Do 24 wzrosła liczba zabitych w wyniku lawin błotnych i powodzi na Sycylii. Jak powiedział dziennikarzom premier Silvio Berlusconi – ten tragiczny bilans może nawet dwukrotnie wzrosnąć, bo 30 osób nadal jest poszukiwanych.
Grupy ratowników wciąż przeszukują zalane błotem okolice miasta Mesyna. Tam osunięcia ziemi spowodowane przez gwałtowne czwartkowe deszcze zniszczyły dziesiątki domów i rozmyły drogi. Lawiny błotne zalały wiele budynków i samochody.

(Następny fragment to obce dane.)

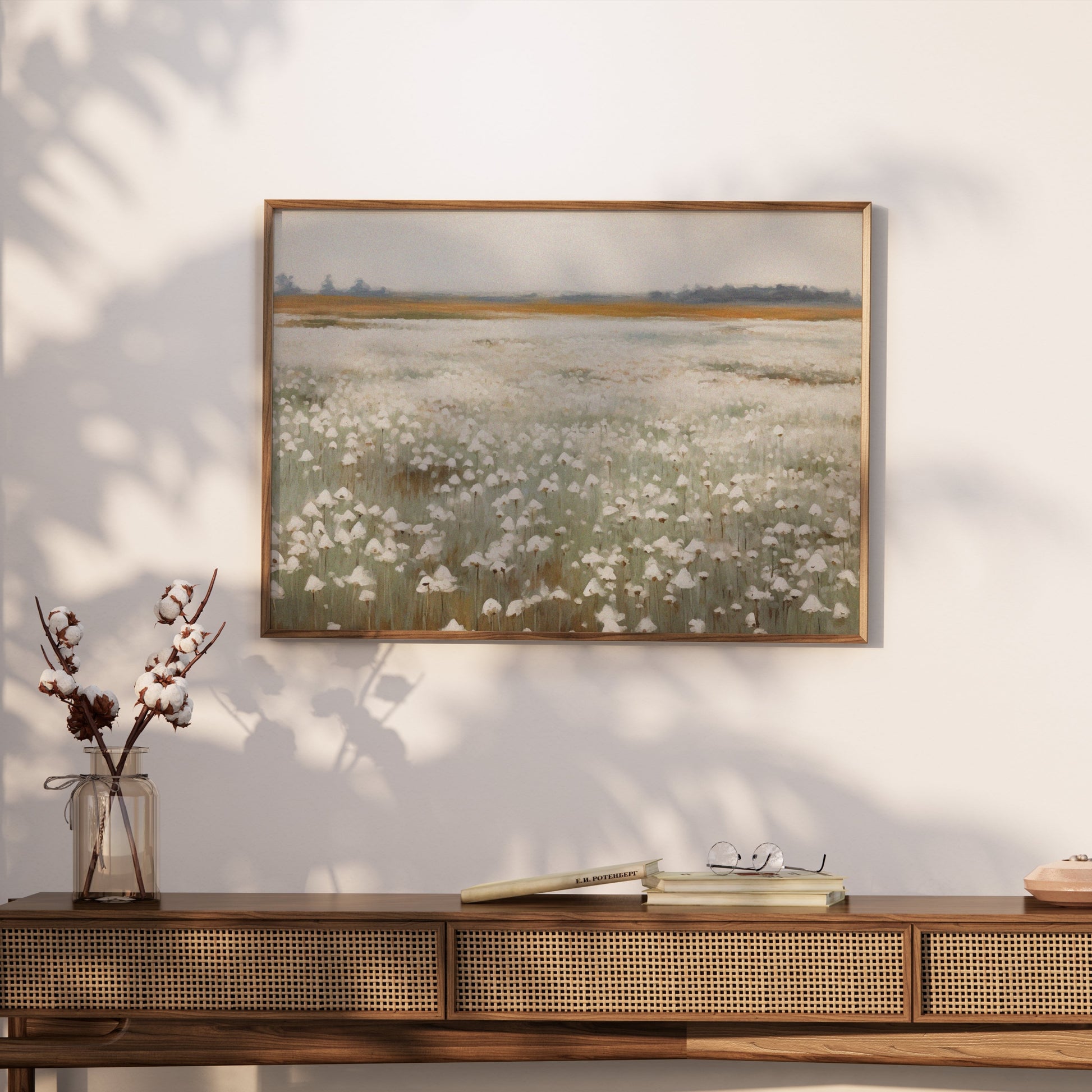 Premium Poster of Serene White Cotton Field Landscape Art Posters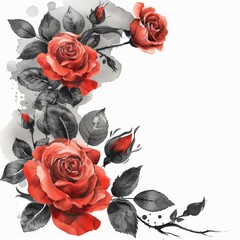 Romantic Corner Design with Watercolor Roses and Leaves Generative AI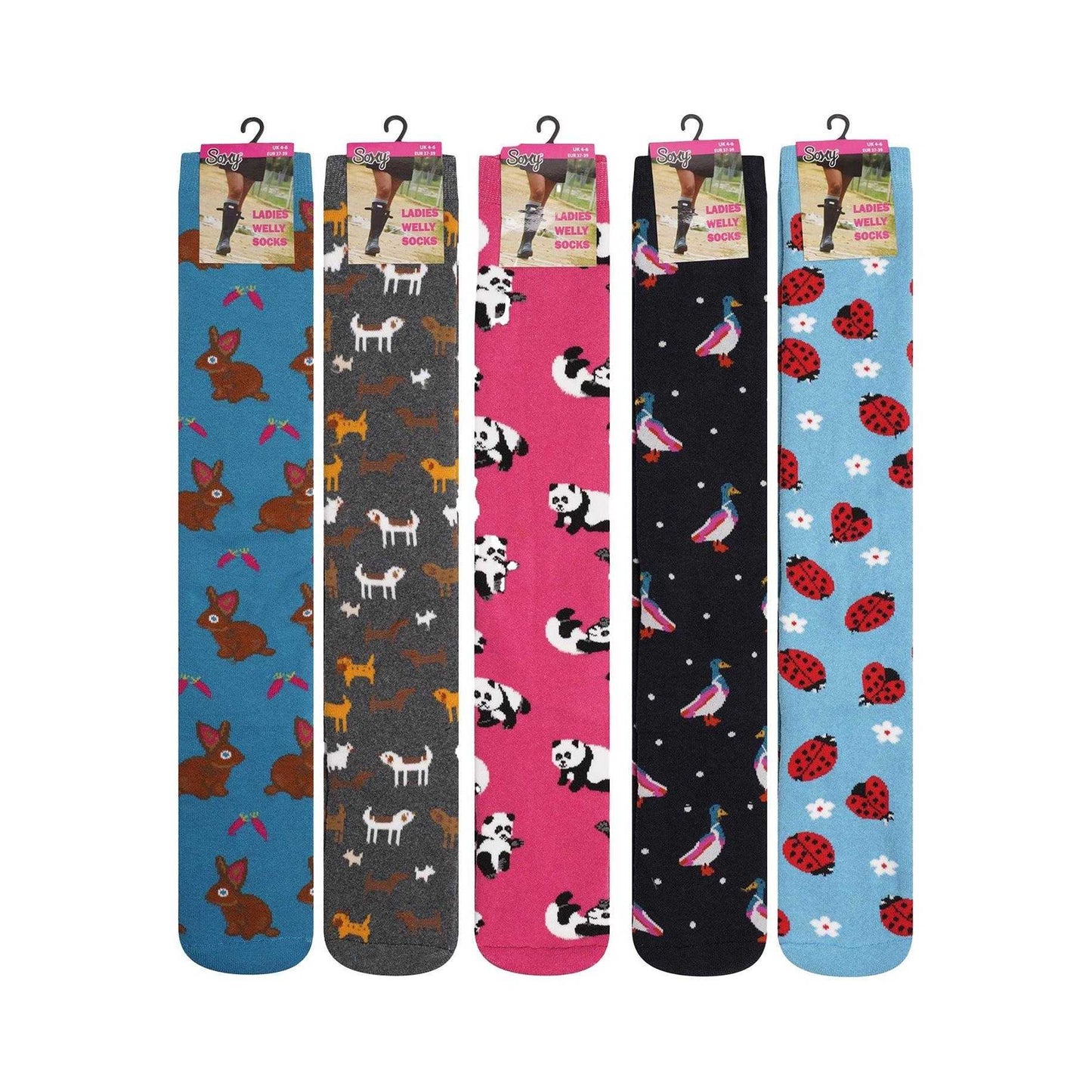 Multicoloured - Front - Soxy Womens-Ladies Assorted Designs Socks (Pack of 5)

Rannych jest co najmniej 80 osób, setki straciły dach nad głową. – W końcu okaże się, że będzie co najmniej 50 zmarłych – mówił rano w sobotę dziennikarzom szef włoskiego rządu Silvio Berlusconi.
Nie zachowali ostrożności
Szef służb ratunkowych zwraca uwagę, że na rozmiar katastrofy wpłynęły niskie standardy bezpieczeństwa w miejscowym budownictwie. "Mesyna, tragedia przepowiedziana" krzyczą nagłówki prasy, a pod nimi padają m.in. pytania, dlaczego domy zbudowano tak blisko koryta rzeki lub tuż nad brzegiem morza, a nawet w rejonie dotkniętym lawinami błotnymi dwa lata temu.
W Mesynie ma się znajdować jeden z końców mostu, który ma łączyć Sycylię z półwyspem, a konkretnie z miastem Reggio di Calabria. Rząd zamierza rozpocząć budowę w 2010 roku, a skończyć tę inwestycję do końca 2016 roku - pisze Reuters.